■ Assignment ■
Repeat exactly every line that comes at or after the line containing "body_size: 268", through the end of the entries below.

■ Input data ■
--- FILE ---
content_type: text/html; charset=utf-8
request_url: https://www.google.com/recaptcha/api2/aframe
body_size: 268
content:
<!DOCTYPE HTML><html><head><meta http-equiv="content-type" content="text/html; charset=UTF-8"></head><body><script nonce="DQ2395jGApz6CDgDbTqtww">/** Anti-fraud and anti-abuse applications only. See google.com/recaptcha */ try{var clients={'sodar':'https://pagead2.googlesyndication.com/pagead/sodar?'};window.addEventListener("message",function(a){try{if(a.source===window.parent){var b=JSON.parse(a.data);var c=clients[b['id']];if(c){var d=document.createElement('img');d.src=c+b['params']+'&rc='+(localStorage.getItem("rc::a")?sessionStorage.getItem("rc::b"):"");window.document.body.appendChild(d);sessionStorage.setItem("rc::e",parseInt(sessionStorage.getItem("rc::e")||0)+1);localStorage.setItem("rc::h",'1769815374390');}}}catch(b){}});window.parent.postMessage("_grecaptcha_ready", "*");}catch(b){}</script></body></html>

■ Written reply ■
body_size: 268
content:
<!DOCTYPE HTML><html><head><meta http-equiv="content-type" content="text/html; charset=UTF-8"></head><body><script nonce="DQ2395jGApz6CDgDbTqtww">/** Anti-fraud and anti-abuse applications only. See google.com/recaptcha */ try{var clients={'sodar':'https://pagead2.googlesyndication.com/pagead/sodar?'};window.addEventListener("message",function(a){try{if(a.source===window.parent){var b=JSON.parse(a.data);var c=clients[b['id']];if(c){var d=document.createElement('img');d.src=c+b['params']+'&rc='+(localStorage.getItem("rc::a")?sessionStorage.getItem("rc::b"):"");window.document.body.appendChild(d);sessionStorage.setItem("rc::e",parseInt(sessionStorage.getItem("rc::e")||0)+1);localStorage.setItem("rc::h",'1769815374390');}}}catch(b){}});window.parent.postMessage("_grecaptcha_ready", "*");}catch(b){}</script></body></html>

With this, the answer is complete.